==== Extracted material

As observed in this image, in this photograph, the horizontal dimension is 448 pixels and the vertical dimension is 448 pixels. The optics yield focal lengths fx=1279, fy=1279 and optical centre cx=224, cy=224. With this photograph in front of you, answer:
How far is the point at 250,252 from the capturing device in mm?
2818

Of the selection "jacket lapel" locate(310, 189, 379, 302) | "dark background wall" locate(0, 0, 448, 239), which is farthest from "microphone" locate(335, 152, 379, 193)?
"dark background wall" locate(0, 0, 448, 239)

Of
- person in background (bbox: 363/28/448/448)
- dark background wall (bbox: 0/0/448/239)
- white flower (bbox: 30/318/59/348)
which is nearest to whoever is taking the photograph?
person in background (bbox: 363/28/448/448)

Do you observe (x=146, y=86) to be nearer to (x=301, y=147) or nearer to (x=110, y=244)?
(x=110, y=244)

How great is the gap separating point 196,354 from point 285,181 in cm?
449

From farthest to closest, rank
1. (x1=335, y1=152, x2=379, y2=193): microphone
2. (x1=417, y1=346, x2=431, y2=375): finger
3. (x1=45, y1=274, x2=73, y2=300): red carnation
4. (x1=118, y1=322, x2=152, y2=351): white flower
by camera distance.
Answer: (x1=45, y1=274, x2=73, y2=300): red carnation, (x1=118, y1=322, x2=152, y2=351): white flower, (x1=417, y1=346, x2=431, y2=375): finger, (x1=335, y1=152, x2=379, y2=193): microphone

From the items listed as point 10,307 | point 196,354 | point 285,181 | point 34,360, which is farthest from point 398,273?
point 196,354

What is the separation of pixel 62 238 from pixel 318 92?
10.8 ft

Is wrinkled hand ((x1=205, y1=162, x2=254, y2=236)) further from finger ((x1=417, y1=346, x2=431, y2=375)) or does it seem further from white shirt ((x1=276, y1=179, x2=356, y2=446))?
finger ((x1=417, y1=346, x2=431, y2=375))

========

▶ **What you are asked to do**
Format every line of the items above as a JSON list of strings, one string per line, omitting blank lines.

▶ **Finished exercise**
[
  "As observed in this image, in this photograph, the horizontal dimension is 448 pixels and the vertical dimension is 448 pixels. The optics yield focal lengths fx=1279, fy=1279 and optical centre cx=224, cy=224. With this photograph in front of you, answer:",
  "How far is the point at 250,252 from the capturing device in mm?",
  "2818",
  "Of the selection \"jacket lapel\" locate(310, 189, 379, 302) | \"dark background wall\" locate(0, 0, 448, 239), which is farthest from \"microphone\" locate(335, 152, 379, 193)?",
  "\"dark background wall\" locate(0, 0, 448, 239)",
  "Of",
  "- person in background (bbox: 363/28/448/448)",
  "- dark background wall (bbox: 0/0/448/239)",
  "- white flower (bbox: 30/318/59/348)",
  "which is nearest to whoever is taking the photograph?",
  "person in background (bbox: 363/28/448/448)",
  "Do you observe (x=146, y=86) to be nearer to (x=301, y=147) or nearer to (x=110, y=244)?",
  "(x=110, y=244)",
  "How great is the gap separating point 196,354 from point 285,181 in cm?",
  "449",
  "From farthest to closest, rank",
  "1. (x1=335, y1=152, x2=379, y2=193): microphone",
  "2. (x1=417, y1=346, x2=431, y2=375): finger",
  "3. (x1=45, y1=274, x2=73, y2=300): red carnation",
  "4. (x1=118, y1=322, x2=152, y2=351): white flower",
  "by camera distance.",
  "Answer: (x1=45, y1=274, x2=73, y2=300): red carnation, (x1=118, y1=322, x2=152, y2=351): white flower, (x1=417, y1=346, x2=431, y2=375): finger, (x1=335, y1=152, x2=379, y2=193): microphone",
  "From the items listed as point 10,307 | point 196,354 | point 285,181 | point 34,360, which is farthest from point 398,273?",
  "point 196,354",
  "What is the separation of pixel 62 238 from pixel 318 92?",
  "10.8 ft",
  "Is wrinkled hand ((x1=205, y1=162, x2=254, y2=236)) further from finger ((x1=417, y1=346, x2=431, y2=375)) or does it seem further from white shirt ((x1=276, y1=179, x2=356, y2=446))?",
  "finger ((x1=417, y1=346, x2=431, y2=375))"
]